» **Teks Bacaan**:
<<<<

Contohnya regionalisme di kawasan Asia-Pasifik yang terbentuk karena
berkembangnya jaringan (network)
bisnis regional dan firma-firma transnasional.
Transnational Regionalism
mencakup meningkatnya arus mobilitas orang-orang; perkembangan jejaring (network) sosial yang kompleks dan
melalui berbagai saluran dimana ide-ide, sikap-sikap politis dan aliran-aliran
pemikiran tersebar dari satu area ke area lain dengan mudah; serta terciptanya
suatu masyarakat sipil regional transnasional.
Dalam
proses ini ada dua hal yang perlu diperhatikan, yaitu a) regionalisasi tidak
didasarkan pada kebijakan secara sadar dari negara maupun kelompok negara,
maupun mensyaratkan pengaruh tertentu terhadap hubungan di antara negara-negara
di dalam kawasan, dan b) pola-pola regionalisasi tidak perlu terpaku pada
batas-batas dari negara. Migrasi, pasar dan jaringan sosial mungkin mengarah
pada meningkatnya interaksi negara-negara dan menciptakan batas imajiner baru
dari suatu region.

>>>>

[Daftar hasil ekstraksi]
<<<<

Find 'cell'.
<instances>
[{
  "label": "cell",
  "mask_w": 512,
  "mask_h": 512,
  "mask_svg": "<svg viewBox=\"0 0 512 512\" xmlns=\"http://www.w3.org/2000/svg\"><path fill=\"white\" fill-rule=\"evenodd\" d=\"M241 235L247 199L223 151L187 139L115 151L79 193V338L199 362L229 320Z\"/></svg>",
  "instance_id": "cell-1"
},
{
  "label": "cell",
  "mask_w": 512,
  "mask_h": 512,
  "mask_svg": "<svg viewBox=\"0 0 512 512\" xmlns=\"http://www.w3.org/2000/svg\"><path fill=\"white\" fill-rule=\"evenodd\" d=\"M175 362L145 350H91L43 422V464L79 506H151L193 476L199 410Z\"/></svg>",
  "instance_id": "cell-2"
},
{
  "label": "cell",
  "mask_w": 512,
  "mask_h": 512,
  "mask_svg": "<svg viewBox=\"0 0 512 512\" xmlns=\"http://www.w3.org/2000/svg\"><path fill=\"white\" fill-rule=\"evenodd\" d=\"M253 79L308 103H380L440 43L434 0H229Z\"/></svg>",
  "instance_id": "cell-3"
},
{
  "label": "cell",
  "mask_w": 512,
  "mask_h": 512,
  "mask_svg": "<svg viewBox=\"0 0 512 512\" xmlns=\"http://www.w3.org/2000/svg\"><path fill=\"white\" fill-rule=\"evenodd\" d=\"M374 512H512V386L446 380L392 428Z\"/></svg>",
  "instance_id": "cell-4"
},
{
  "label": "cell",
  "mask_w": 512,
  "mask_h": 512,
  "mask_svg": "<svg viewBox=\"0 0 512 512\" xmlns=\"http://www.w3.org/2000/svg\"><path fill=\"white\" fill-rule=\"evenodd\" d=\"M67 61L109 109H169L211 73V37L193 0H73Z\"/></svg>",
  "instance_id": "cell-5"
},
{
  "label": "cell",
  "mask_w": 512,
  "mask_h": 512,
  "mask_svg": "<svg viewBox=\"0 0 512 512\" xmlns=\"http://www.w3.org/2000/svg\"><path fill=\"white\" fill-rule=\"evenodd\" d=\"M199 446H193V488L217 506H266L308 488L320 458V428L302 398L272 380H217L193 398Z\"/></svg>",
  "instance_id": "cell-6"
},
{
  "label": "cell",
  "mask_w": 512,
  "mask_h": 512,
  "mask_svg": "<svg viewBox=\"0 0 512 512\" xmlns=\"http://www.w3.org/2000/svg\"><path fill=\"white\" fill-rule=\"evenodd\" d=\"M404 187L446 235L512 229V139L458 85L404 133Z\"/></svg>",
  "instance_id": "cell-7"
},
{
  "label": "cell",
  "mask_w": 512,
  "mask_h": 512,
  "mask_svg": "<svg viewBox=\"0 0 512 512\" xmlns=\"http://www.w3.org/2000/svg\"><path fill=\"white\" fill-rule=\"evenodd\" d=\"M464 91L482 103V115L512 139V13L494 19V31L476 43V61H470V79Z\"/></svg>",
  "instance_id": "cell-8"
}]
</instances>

>>>>

» **Tujuan Latihan**: Terjemahkan kalimat berikut dari teks tentang regionalisme ke dalam bahasa Inggris: "Contohnya regionalisme di kawasan Asia-Pasifik yang terbentuk karena berkembangnya jaringan (network) bisnis regional dan firma-firma transnasional."

» **Jawaban yang Diharapkan**: An example is regionalism in the Asia-Pacific region, which was formed by the growth of regional business networks and transnational firms.